**TU TAREA**. En el texto sobre las crónicas de viaje, ¿en qué lugar dijo el guía que iban a ver fiordos?

**FRAGMENTO DEL TEXTO**.
· · ·

De entre las refinadas formas de tortura que uno se aplica habitualmente está la lectura de crónicas de viaje, suplementos sobre destinos turísticos, guías de lugares remotos o cercanos, páginas y páginas sobre las bondades de tal país o los tesoros de tal ciudad. Son escapadas mentales, o sea, en forma literaria que al menos mientras son enguilladas nos hacen viajar mentalmente y olvidarnos de la quietud a la que estamos sometidos por mor de las obligaciones, la falta de dinero y también, por qué no decirlo, cierta pereza que nos va ensanchando el culo y empequeñeciendo las entendederas para comprender el mundo de hoy y su diversidad.

Los fines de semana son especialmente aciagos para esto que decimos. En efecto: abres un periódico y te topas con un nota que ha estado en Guayaquil o Cartagena de Indias y va y te lo cuenta. Otro regresa de Kamchatka y el de más allá trae noticias acerca de Bombay o de dónde se come el mejor perrito caliente de Nueva York. Por cierto, que si sumáramos los establecimientosde los que se ha dicho que se comen los mejores perritos calientes de esa ciudad nos saldrían cientos o miles. No hay salchichas en el mundo para satisfacer tanta demanda, piensa uno. Tal vez tampoco ketchup y mostaza. Una vez leí una crónica sobre el mejor sitio para comer pizza en Roma y resultó que estaba en Florencia. Debe ser que algunos cronistas de viaje se meten en un tour de esos que te llevan de un lado para otro constantemente y si hoy es jueves esto es Venecia y entonces se lían y transpapelan las notas que han tomado y son capaces de escribir sobre las góndolas en Edimburgo, la gran muralla rusa o los fiordos de Valladolid. Una vez estuve en Kotor, Montenegro. El guía me dijo que íbamos a ver fiordos y yo creí que se había fumado algo, teniendo como tiene uno leído en todos los sitios que los fiordos están en Escandinavia, principalmente en Noruega. Pero no. Había fiordos. De una belleza sobrecogedora, por cierto, con una luz de atardecer que se desparramaba por ellos cayendo a plomo en el agua dándole una luminosidad embobante o embobadora, no apta sin embargo para bobos que prefierieronn irse a las tiendas y no darse al paisaje. Ahí empecé a desconfiar de los suplementos de viaje. O mejor dicho, a tomarlos como literatura. Dicho sea como elogio... de la imaginación. También empecé a ser mirado con desconfianza por los comerciantes del lugar. Fui al único al que no colocaron una camiseta recuerdo del sitio. Con todo, uno persistirá en la lectura de esas benditas publicaciones sobre viajes, pasando con emoción las páginas, deteniéndose en las fotografías y en la descripción de las costumbres locales, siendo también saludable verificar que entre ellas no esté descuartizar a los turistas o darles saltamontes fritos para comer. Hay que viajar y abrirse al mundo y leer sobre confines. Es falso que no haya tiempo para ello. De hecho, no sé cómo entretiene la gente los largos tiempos de espera en los aeropuertos por culpa de los retrasos.

· · ·

**MATERIAL DE ESTUDIO**.
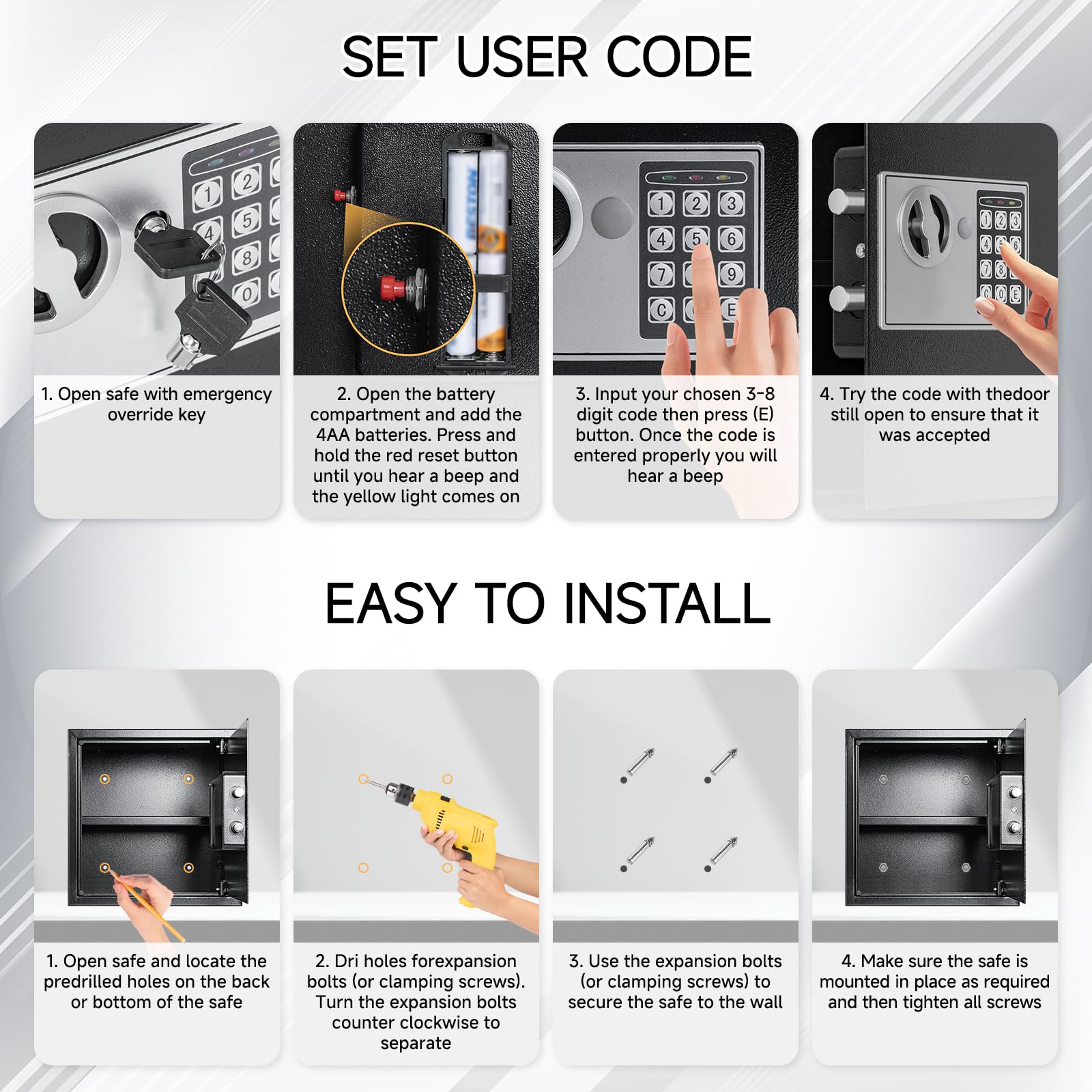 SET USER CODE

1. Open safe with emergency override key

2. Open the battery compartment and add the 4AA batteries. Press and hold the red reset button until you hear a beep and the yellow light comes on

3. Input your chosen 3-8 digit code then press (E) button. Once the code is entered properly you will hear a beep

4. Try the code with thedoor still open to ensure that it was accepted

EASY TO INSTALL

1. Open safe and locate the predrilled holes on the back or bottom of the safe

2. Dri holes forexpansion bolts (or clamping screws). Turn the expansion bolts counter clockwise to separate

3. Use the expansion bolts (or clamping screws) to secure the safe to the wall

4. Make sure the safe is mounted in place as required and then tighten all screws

· · ·

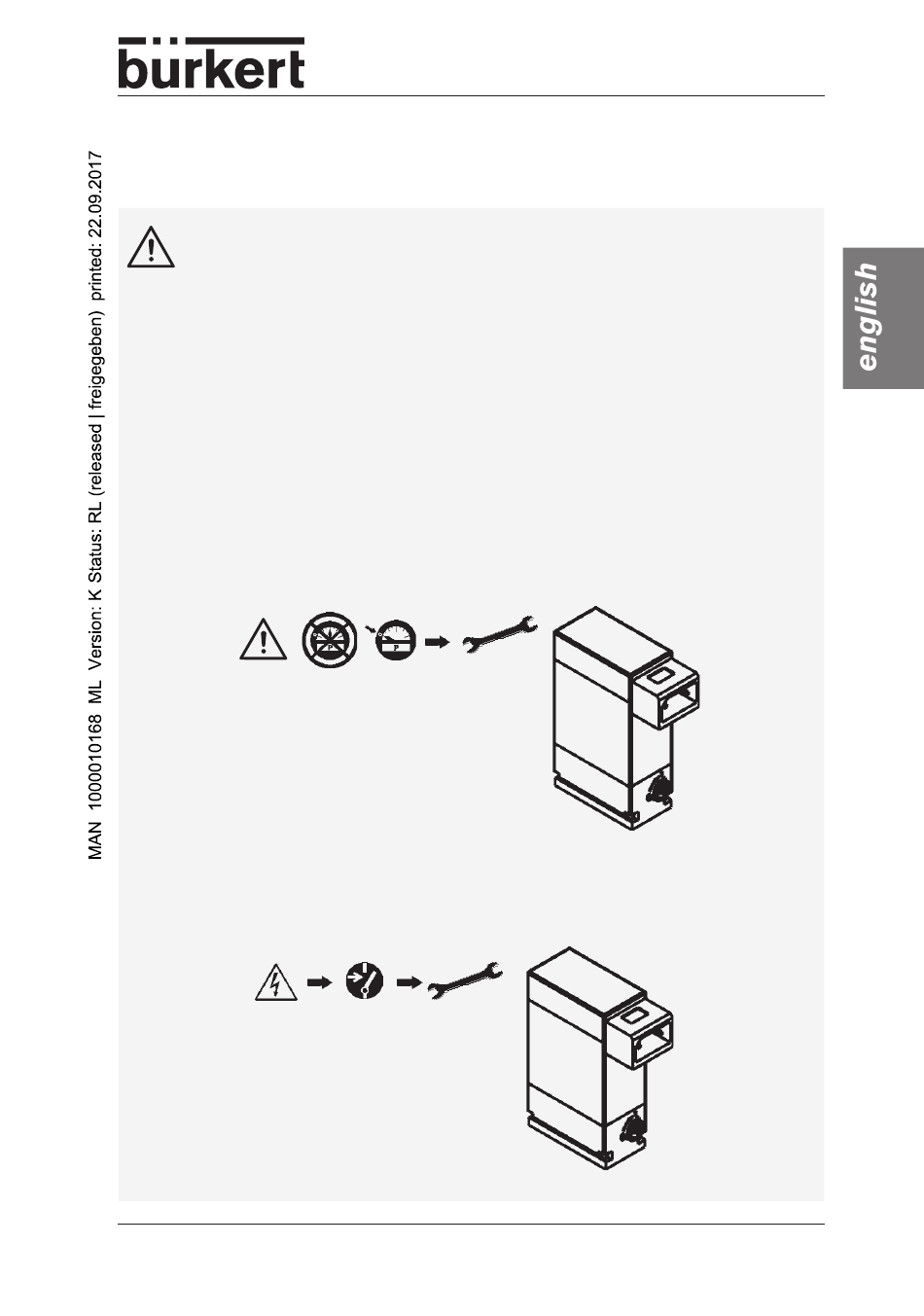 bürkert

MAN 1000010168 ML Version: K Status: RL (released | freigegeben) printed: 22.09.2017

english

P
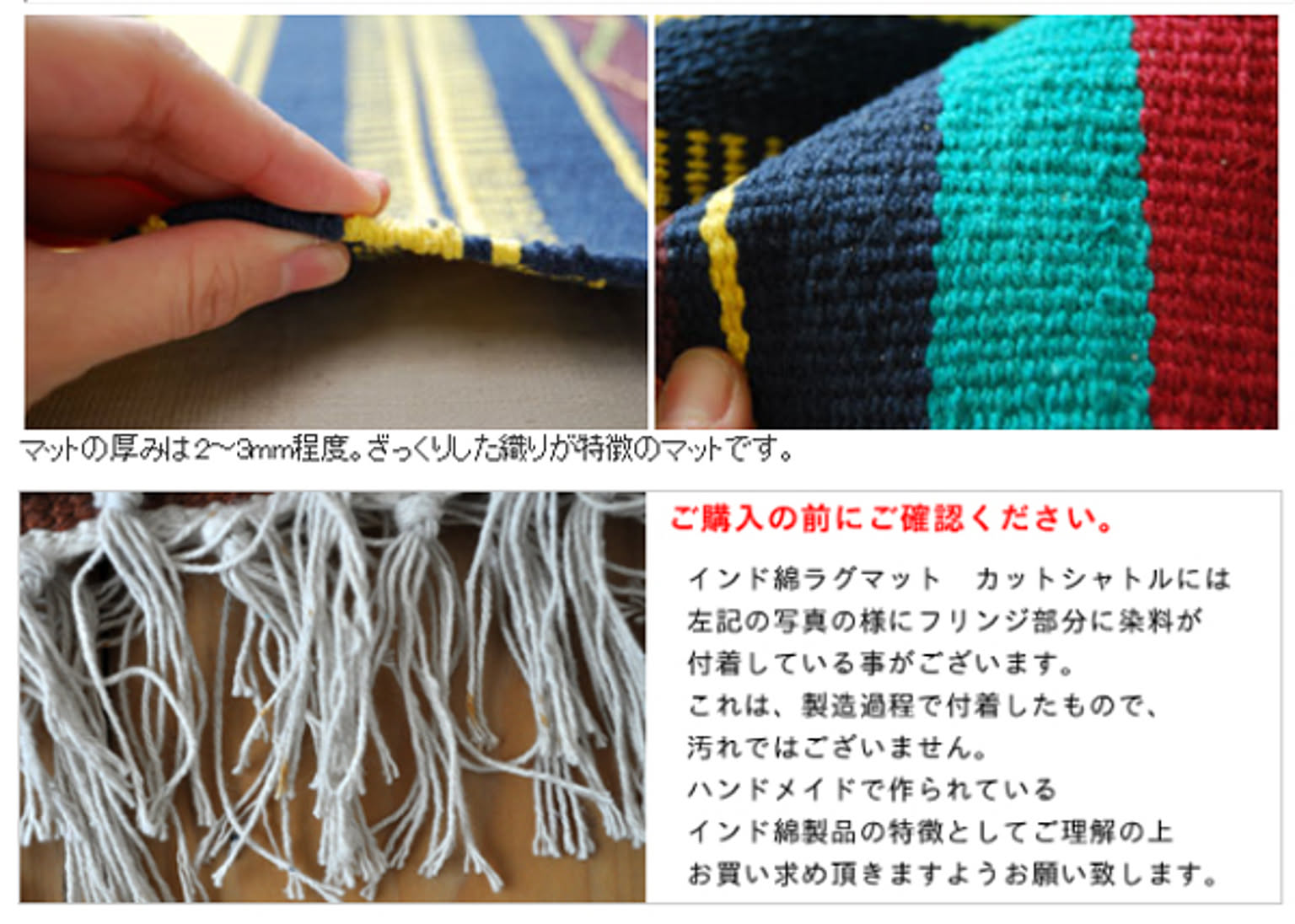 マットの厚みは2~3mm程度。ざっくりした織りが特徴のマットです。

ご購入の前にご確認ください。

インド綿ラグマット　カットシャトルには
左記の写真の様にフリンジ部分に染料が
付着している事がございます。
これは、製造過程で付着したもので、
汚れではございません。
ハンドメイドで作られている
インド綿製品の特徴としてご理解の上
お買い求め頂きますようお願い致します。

· · ·

**RESPUESTA DEL EJERCICIO**. En Kotor, Montenegro.